### Given exercise
Write out the data verbatim, starting at the line that contains "How far away is point" and ending with the final line of the data.

### Dataset rows
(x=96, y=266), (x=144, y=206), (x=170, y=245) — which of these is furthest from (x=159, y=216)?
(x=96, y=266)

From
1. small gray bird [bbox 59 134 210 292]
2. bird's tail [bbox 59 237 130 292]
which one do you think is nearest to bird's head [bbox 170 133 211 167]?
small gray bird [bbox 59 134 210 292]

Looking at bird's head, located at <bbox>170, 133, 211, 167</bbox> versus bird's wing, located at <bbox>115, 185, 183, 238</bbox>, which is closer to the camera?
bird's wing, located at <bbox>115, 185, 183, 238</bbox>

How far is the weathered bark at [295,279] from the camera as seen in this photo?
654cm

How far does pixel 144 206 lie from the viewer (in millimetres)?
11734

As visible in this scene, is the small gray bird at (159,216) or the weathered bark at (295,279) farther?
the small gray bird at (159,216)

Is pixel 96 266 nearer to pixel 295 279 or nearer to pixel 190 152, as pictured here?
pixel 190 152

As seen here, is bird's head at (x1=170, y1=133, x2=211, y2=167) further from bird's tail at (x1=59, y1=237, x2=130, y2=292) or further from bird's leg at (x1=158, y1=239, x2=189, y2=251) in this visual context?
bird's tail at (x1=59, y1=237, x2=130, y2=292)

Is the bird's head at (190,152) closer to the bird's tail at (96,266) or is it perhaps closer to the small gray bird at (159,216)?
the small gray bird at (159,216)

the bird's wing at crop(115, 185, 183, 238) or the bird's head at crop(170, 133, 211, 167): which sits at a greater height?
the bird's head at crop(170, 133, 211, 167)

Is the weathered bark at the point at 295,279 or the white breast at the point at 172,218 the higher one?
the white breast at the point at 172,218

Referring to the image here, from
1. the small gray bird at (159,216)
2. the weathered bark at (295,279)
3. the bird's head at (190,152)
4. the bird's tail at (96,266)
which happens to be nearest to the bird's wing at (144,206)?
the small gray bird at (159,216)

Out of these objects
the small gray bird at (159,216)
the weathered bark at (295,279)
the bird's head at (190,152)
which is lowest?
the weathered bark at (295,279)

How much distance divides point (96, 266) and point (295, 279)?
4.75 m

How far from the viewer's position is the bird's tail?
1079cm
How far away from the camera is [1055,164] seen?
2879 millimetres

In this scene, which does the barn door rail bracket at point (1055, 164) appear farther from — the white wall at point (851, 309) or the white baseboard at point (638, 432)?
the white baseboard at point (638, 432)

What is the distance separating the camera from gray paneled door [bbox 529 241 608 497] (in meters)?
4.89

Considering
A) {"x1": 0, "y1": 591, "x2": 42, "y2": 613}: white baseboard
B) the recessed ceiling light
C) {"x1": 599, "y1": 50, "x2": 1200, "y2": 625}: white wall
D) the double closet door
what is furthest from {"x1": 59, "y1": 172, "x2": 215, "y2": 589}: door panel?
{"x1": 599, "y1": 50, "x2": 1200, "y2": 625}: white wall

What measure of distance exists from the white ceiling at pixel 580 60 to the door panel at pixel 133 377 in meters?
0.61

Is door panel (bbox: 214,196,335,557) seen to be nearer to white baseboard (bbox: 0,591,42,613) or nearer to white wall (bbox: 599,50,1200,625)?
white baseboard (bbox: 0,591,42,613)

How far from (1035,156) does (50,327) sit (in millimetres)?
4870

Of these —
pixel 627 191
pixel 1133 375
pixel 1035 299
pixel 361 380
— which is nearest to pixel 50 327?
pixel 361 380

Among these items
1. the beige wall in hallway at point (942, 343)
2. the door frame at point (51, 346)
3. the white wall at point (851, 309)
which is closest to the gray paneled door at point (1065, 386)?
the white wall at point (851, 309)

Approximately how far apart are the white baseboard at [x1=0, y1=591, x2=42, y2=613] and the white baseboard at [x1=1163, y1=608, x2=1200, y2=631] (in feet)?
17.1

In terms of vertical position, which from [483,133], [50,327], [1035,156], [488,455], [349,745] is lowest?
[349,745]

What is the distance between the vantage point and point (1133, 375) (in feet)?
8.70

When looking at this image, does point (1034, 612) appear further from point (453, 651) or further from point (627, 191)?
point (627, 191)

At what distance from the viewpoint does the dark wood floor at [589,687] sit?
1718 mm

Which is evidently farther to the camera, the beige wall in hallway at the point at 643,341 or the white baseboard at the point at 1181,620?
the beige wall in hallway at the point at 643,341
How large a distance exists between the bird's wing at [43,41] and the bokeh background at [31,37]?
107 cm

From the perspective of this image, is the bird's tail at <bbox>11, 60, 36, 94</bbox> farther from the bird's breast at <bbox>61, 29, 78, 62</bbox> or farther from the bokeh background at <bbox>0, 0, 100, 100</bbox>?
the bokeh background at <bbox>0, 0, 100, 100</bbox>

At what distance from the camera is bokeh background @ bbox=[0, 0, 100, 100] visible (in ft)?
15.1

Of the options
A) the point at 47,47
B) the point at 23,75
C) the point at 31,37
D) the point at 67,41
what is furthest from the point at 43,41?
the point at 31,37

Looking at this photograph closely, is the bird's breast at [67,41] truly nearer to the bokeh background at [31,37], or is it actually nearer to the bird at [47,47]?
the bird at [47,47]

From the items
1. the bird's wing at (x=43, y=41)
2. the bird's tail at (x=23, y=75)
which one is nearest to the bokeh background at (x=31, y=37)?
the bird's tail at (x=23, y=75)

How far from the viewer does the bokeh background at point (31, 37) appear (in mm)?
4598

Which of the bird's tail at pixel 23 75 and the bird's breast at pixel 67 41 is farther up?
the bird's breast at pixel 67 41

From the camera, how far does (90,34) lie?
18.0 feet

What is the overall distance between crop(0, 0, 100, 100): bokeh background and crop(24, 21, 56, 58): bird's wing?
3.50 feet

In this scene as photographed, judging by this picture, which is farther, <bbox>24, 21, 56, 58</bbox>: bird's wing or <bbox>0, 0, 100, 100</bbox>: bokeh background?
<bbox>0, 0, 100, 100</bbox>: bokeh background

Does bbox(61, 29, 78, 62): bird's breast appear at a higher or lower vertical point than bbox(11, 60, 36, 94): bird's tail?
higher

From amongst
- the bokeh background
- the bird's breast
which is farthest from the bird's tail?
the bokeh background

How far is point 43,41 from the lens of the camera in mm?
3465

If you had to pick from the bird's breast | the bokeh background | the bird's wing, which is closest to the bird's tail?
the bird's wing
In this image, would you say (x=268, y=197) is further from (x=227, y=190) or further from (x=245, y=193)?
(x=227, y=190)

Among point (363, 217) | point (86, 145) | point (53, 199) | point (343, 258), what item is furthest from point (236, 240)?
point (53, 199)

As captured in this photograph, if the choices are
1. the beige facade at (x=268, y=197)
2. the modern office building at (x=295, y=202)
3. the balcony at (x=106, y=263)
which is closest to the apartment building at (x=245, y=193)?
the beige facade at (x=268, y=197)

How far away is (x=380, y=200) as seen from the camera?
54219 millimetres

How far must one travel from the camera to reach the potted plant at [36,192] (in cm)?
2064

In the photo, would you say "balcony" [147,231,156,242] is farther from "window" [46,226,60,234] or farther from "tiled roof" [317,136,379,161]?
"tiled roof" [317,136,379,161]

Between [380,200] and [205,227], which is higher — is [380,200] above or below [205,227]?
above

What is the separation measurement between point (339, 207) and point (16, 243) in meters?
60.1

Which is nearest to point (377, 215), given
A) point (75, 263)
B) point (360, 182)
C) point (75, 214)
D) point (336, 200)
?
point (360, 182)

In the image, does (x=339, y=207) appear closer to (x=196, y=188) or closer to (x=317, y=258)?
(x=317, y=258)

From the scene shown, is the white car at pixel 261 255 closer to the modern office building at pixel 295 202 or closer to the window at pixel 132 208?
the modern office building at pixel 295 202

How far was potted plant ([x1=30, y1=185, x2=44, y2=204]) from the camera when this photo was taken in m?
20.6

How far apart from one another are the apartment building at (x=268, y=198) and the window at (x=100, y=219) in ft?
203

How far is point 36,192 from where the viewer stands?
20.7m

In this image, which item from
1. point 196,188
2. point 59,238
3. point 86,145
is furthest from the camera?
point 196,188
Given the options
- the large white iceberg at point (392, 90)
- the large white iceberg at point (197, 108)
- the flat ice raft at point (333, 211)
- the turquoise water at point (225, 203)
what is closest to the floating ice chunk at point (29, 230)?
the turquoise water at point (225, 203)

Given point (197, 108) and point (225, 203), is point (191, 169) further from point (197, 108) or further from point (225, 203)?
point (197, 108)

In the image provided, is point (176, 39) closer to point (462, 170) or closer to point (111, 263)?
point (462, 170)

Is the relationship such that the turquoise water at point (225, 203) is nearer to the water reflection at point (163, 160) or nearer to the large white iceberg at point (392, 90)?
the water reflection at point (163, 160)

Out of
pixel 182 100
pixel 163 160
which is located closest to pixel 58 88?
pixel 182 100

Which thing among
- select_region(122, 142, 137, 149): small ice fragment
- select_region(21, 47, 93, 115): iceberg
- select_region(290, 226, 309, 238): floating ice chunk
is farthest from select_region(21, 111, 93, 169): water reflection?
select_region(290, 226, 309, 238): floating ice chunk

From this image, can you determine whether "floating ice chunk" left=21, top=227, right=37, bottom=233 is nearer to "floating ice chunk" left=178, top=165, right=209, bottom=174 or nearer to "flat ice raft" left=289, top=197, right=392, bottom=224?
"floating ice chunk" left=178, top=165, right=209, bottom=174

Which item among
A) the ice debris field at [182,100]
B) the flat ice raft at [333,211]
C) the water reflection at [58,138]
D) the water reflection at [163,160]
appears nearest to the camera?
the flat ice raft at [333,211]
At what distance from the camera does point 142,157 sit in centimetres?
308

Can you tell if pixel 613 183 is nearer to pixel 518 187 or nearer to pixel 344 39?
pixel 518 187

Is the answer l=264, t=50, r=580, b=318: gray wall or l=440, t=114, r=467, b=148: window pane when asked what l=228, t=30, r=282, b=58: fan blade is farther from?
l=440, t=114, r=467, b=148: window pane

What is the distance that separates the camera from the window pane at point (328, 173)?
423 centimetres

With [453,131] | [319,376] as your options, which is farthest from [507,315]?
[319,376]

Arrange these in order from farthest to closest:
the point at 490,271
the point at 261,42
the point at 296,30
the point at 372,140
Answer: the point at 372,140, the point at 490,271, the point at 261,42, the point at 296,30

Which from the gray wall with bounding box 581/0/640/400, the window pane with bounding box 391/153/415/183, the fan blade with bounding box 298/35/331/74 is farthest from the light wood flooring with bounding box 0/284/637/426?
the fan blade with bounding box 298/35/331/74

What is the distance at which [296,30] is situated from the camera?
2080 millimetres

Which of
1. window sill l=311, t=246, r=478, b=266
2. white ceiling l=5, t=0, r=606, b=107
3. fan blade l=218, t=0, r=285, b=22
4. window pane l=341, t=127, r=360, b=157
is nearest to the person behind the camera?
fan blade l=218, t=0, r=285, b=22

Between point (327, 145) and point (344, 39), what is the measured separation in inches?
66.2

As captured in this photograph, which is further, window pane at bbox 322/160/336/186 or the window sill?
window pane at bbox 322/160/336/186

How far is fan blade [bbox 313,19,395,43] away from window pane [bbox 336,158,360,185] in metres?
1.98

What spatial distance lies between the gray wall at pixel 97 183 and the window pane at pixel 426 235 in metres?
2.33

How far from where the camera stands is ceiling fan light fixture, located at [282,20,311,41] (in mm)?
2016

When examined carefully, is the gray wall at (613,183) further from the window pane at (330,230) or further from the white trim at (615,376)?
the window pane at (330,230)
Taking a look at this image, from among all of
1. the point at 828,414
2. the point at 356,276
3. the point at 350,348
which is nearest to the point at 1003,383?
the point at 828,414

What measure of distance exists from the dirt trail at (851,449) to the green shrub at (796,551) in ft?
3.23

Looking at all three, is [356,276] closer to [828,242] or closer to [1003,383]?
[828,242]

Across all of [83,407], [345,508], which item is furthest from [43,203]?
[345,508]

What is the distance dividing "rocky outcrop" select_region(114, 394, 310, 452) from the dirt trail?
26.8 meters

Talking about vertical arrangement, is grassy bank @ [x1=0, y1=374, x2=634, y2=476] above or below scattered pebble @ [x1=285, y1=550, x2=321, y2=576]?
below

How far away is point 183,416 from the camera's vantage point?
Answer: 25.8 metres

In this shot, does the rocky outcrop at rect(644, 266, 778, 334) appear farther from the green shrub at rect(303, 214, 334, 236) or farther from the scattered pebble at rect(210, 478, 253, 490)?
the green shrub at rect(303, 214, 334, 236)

### The response
How far away is point 183,416 from the camera's vantage point?
Answer: 25.8 metres

In this shot, does the rocky outcrop at rect(644, 266, 778, 334) appear farther from the green shrub at rect(303, 214, 334, 236) or farther from the scattered pebble at rect(210, 478, 253, 490)?
the green shrub at rect(303, 214, 334, 236)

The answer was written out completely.